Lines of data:
--- Start ---
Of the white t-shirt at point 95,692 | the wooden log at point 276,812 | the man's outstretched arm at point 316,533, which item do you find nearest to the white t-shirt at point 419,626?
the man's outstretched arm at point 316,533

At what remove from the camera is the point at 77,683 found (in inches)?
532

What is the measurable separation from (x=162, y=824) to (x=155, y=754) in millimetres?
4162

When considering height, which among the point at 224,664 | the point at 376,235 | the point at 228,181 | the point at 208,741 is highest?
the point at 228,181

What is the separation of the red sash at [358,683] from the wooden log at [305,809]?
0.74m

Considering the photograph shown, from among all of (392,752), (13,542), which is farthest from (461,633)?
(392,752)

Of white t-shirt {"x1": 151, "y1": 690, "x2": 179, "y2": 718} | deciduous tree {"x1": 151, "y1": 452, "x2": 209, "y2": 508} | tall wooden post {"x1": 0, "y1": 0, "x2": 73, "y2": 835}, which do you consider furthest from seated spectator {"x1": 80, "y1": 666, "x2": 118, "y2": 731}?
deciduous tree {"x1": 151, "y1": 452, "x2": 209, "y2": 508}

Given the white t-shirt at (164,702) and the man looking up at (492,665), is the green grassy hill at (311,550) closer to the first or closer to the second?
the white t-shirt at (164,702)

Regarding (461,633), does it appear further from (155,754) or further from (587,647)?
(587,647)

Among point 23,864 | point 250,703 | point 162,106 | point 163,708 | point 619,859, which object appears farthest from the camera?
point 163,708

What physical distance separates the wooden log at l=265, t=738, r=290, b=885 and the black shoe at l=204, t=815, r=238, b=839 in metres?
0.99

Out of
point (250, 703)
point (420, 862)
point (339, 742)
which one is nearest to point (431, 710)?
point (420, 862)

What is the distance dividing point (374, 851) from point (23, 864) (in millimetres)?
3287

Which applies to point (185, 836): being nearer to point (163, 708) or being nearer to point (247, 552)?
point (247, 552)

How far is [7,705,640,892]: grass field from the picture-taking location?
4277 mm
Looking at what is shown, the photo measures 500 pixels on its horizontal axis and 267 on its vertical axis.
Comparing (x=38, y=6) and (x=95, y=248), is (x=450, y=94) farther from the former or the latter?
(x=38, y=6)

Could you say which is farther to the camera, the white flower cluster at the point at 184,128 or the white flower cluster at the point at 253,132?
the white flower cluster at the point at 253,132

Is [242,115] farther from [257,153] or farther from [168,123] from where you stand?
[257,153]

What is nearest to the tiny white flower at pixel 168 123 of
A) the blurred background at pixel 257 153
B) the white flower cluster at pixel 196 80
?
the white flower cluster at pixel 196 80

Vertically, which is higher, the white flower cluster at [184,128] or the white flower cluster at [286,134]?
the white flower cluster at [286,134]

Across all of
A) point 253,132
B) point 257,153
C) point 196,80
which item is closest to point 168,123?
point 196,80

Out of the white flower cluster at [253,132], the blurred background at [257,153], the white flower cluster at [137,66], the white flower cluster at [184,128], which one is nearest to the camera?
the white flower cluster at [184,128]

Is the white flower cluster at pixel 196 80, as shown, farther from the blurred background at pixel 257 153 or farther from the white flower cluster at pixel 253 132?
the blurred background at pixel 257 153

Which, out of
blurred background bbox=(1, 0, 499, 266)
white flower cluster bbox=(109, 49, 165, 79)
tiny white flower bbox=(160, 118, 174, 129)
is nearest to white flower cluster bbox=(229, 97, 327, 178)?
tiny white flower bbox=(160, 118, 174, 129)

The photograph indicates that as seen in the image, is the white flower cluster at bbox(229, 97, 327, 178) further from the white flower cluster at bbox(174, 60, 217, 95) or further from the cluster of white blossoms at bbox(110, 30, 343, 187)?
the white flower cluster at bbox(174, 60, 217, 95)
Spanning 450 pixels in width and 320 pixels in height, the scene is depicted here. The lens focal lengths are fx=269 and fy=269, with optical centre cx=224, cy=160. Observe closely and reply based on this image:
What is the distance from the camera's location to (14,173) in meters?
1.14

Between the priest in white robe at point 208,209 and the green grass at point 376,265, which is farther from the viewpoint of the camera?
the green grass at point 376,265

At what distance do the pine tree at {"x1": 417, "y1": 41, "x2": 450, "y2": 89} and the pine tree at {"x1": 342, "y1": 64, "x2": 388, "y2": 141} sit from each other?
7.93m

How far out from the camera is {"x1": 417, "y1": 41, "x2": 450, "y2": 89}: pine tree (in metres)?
--- End ---
- [WHAT IS EXPECTED] Reproduce every line of the material above exactly.

- [RESULT FOR THIS EXERCISE]
Of the white t-shirt at point 95,692 | the wooden log at point 276,812 | the man's outstretched arm at point 316,533, which item do you find nearest to the white t-shirt at point 419,626?
the man's outstretched arm at point 316,533

At what remove from the camera is the point at 77,683 found (in inches)?
532

What is the measurable separation from (x=162, y=824) to (x=155, y=754) in millimetres?
4162

When considering height, which among the point at 224,664 | the point at 376,235 | the point at 228,181 | the point at 208,741 is highest?
the point at 228,181

What is the separation of the red sash at [358,683] from the wooden log at [305,809]?
0.74m

Considering the photograph shown, from among all of (392,752), (13,542), which is farthest from (461,633)?
(392,752)

Of white t-shirt {"x1": 151, "y1": 690, "x2": 179, "y2": 718} | deciduous tree {"x1": 151, "y1": 452, "x2": 209, "y2": 508} | tall wooden post {"x1": 0, "y1": 0, "x2": 73, "y2": 835}, which do you consider furthest from seated spectator {"x1": 80, "y1": 666, "x2": 118, "y2": 731}?
deciduous tree {"x1": 151, "y1": 452, "x2": 209, "y2": 508}

Given the white t-shirt at (164,702) and the man looking up at (492,665), is the green grassy hill at (311,550) closer to the first or closer to the second?
the white t-shirt at (164,702)

Regarding (461,633), does it appear further from (155,754) or further from (587,647)?
(587,647)

Among point 23,864 | point 250,703 | point 162,106 | point 163,708 | point 619,859, which object appears farthest from the camera?
point 163,708

What physical distance separates the wooden log at l=265, t=738, r=290, b=885 and the black shoe at l=204, t=815, r=238, b=839 in metres?
0.99

Out of
point (250, 703)
point (420, 862)
point (339, 742)
which one is nearest to point (431, 710)?
point (420, 862)

What is the distance dividing point (374, 851) from point (23, 864) (in millimetres)?
3287

Which applies to point (185, 836): being nearer to point (163, 708) or being nearer to point (247, 552)?
point (247, 552)

How far is [7,705,640,892]: grass field from the picture-taking location?
4277 mm
Looking at what is shown, the photo measures 500 pixels on its horizontal axis and 267 on its vertical axis.
Comparing (x=38, y=6) and (x=95, y=248), is (x=450, y=94) farther from the former or the latter?
(x=38, y=6)

Could you say which is farther to the camera, the white flower cluster at the point at 184,128 or the white flower cluster at the point at 253,132?
the white flower cluster at the point at 253,132

Is [242,115] farther from [257,153] or farther from [168,123] from where you stand?
[257,153]

What is nearest to the tiny white flower at pixel 168 123 of
A) the blurred background at pixel 257 153
B) the white flower cluster at pixel 196 80
?
the white flower cluster at pixel 196 80

Vertically, which is higher, the white flower cluster at [184,128] or the white flower cluster at [286,134]?
the white flower cluster at [286,134]

Across all of
A) point 253,132
B) point 257,153
C) point 196,80
which item is closest to point 168,123?
point 196,80

Out of the white flower cluster at [253,132], the blurred background at [257,153], the white flower cluster at [137,66], the white flower cluster at [184,128], which one is nearest to the camera?
the white flower cluster at [184,128]

Is the white flower cluster at pixel 196 80, as shown, farther from the blurred background at pixel 257 153 or farther from the white flower cluster at pixel 253 132?
the blurred background at pixel 257 153

Which, out of
blurred background bbox=(1, 0, 499, 266)
white flower cluster bbox=(109, 49, 165, 79)
tiny white flower bbox=(160, 118, 174, 129)
is nearest to white flower cluster bbox=(229, 97, 327, 178)?
tiny white flower bbox=(160, 118, 174, 129)

The photograph indicates that as seen in the image, is the white flower cluster at bbox(229, 97, 327, 178) further from the white flower cluster at bbox(174, 60, 217, 95) or further from the cluster of white blossoms at bbox(110, 30, 343, 187)?
the white flower cluster at bbox(174, 60, 217, 95)
Spanning 450 pixels in width and 320 pixels in height, the scene is depicted here. The lens focal lengths are fx=269 and fy=269, with optical centre cx=224, cy=160. Observe closely and reply based on this image:
What is the distance from the camera's location to (14,173) in meters?
1.14

Between the priest in white robe at point 208,209 and the green grass at point 376,265, which is farther from the viewpoint of the camera?
the green grass at point 376,265

At what distance do the pine tree at {"x1": 417, "y1": 41, "x2": 450, "y2": 89} and the pine tree at {"x1": 342, "y1": 64, "x2": 388, "y2": 141} sit from each other?
7.93m

How far out from the camera is {"x1": 417, "y1": 41, "x2": 450, "y2": 89}: pine tree (in metres)?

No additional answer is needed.